## EXERCISE INPUT
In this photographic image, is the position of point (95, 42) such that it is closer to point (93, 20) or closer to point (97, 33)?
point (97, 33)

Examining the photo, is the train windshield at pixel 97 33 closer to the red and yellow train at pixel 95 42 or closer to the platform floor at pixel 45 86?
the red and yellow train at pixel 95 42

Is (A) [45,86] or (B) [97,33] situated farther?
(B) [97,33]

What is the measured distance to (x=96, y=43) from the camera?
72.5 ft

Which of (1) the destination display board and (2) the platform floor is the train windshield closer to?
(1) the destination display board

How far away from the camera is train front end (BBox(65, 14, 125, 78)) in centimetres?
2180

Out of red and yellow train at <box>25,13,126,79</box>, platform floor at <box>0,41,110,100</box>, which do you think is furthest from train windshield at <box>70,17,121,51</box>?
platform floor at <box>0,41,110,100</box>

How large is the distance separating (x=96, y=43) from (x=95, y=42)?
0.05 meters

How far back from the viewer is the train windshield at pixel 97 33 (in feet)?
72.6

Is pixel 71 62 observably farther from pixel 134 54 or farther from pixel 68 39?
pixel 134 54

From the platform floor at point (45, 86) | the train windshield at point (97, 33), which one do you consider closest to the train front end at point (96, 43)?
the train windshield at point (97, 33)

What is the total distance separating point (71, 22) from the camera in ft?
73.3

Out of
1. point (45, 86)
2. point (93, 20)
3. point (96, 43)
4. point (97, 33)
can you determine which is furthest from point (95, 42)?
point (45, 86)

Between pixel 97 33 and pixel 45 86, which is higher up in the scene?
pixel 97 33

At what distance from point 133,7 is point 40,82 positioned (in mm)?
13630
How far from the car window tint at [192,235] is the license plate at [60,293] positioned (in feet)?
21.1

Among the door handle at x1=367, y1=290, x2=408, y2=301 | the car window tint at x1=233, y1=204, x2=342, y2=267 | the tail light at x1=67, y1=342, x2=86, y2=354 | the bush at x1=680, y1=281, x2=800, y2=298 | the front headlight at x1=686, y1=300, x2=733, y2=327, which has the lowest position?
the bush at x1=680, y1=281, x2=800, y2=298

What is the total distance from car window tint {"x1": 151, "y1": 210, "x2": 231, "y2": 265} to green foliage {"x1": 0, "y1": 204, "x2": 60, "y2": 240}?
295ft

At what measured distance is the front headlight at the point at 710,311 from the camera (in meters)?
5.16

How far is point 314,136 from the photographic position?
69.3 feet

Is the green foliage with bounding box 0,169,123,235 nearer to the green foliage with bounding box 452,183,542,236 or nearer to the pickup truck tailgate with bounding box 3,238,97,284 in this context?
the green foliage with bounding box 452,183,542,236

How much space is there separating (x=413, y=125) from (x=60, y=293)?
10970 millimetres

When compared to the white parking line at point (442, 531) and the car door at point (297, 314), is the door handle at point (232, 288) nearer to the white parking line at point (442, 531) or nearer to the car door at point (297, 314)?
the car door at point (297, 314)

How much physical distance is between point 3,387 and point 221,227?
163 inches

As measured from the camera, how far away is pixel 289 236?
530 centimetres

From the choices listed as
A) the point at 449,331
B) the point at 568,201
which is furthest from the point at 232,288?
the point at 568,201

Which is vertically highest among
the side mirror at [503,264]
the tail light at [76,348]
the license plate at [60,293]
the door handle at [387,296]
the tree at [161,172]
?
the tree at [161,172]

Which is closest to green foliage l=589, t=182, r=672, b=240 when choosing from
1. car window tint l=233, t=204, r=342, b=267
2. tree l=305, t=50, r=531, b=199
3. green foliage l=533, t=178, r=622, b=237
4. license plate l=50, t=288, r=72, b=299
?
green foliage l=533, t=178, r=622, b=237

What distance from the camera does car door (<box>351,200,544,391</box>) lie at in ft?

## TASK REQUIREMENTS
Put all of the lines above into a numbered list, omitting any blank lines.

## RESULT OF THE EXERCISE
1. In this photographic image, is the position of point (95, 42) such that it is closer to point (93, 20) or closer to point (97, 33)?
2. point (97, 33)
3. Examining the photo, is the train windshield at pixel 97 33 closer to the red and yellow train at pixel 95 42 or closer to the platform floor at pixel 45 86?
4. the red and yellow train at pixel 95 42
5. Is (A) [45,86] or (B) [97,33] situated farther?
6. (B) [97,33]
7. What is the measured distance to (x=96, y=43) from the camera?
8. 72.5 ft
9. Which of (1) the destination display board and (2) the platform floor is the train windshield closer to?
10. (1) the destination display board
11. How far away from the camera is train front end (BBox(65, 14, 125, 78)) in centimetres?
12. 2180
13. Out of red and yellow train at <box>25,13,126,79</box>, platform floor at <box>0,41,110,100</box>, which do you think is furthest from train windshield at <box>70,17,121,51</box>?
14. platform floor at <box>0,41,110,100</box>
15. How large is the distance separating (x=96, y=43) from (x=95, y=42)?
16. 0.05 meters
17. How far back from the viewer is the train windshield at pixel 97 33 (in feet)?
18. 72.6
19. Is pixel 71 62 observably farther from pixel 134 54 or farther from pixel 68 39?
20. pixel 134 54
21. From the platform floor at point (45, 86) | the train windshield at point (97, 33), which one do you consider closest to the train front end at point (96, 43)?
22. the train windshield at point (97, 33)
23. What is the total distance separating point (71, 22) from the camera in ft?
24. 73.3
25. Out of
26. 1. point (45, 86)
27. 2. point (93, 20)
28. 3. point (96, 43)
29. 4. point (97, 33)
30. can you determine which is furthest from point (95, 42)?
31. point (45, 86)
32. Between pixel 97 33 and pixel 45 86, which is higher up in the scene?
33. pixel 97 33
34. At what distance from point 133,7 is point 40,82 positioned (in mm)?
35. 13630
36. How far from the car window tint at [192,235] is the license plate at [60,293] positioned (in feet)?
37. 21.1
38. Among the door handle at x1=367, y1=290, x2=408, y2=301 | the car window tint at x1=233, y1=204, x2=342, y2=267 | the tail light at x1=67, y1=342, x2=86, y2=354 | the bush at x1=680, y1=281, x2=800, y2=298 | the front headlight at x1=686, y1=300, x2=733, y2=327, which has the lowest position?
39. the bush at x1=680, y1=281, x2=800, y2=298
40. What is the total distance from car window tint {"x1": 151, "y1": 210, "x2": 231, "y2": 265} to green foliage {"x1": 0, "y1": 204, "x2": 60, "y2": 240}?
41. 295ft
42. At what measured distance is the front headlight at the point at 710,311 from the camera (in meters)?
43. 5.16
44. How far is point 314,136 from the photographic position?
45. 69.3 feet
46. Is the green foliage with bounding box 0,169,123,235 nearer to the green foliage with bounding box 452,183,542,236 or nearer to the pickup truck tailgate with bounding box 3,238,97,284 in this context?
47. the green foliage with bounding box 452,183,542,236
48. How much space is there separating (x=413, y=125) from (x=60, y=293)?
49. 10970 millimetres
50. When compared to the white parking line at point (442, 531) and the car door at point (297, 314), is the door handle at point (232, 288) nearer to the white parking line at point (442, 531) or nearer to the car door at point (297, 314)?
51. the car door at point (297, 314)
52. How much physical distance is between point 3,387 and point 221,227?
53. 163 inches
54. As measured from the camera, how far away is pixel 289 236?
55. 530 centimetres
56. From the choices listed as
57. A) the point at 449,331
58. B) the point at 568,201
59. which is furthest from the point at 232,288?
60. the point at 568,201
61. Which is vertically highest among
62. the side mirror at [503,264]
63. the tail light at [76,348]
64. the license plate at [60,293]
65. the door handle at [387,296]
66. the tree at [161,172]
67. ?
68. the tree at [161,172]
69. Which is closest to green foliage l=589, t=182, r=672, b=240 when choosing from
70. 1. car window tint l=233, t=204, r=342, b=267
71. 2. tree l=305, t=50, r=531, b=199
72. 3. green foliage l=533, t=178, r=622, b=237
73. 4. license plate l=50, t=288, r=72, b=299
74. ?
75. green foliage l=533, t=178, r=622, b=237
76. What distance from the camera does car door (<box>351,200,544,391</box>) lie at in ft?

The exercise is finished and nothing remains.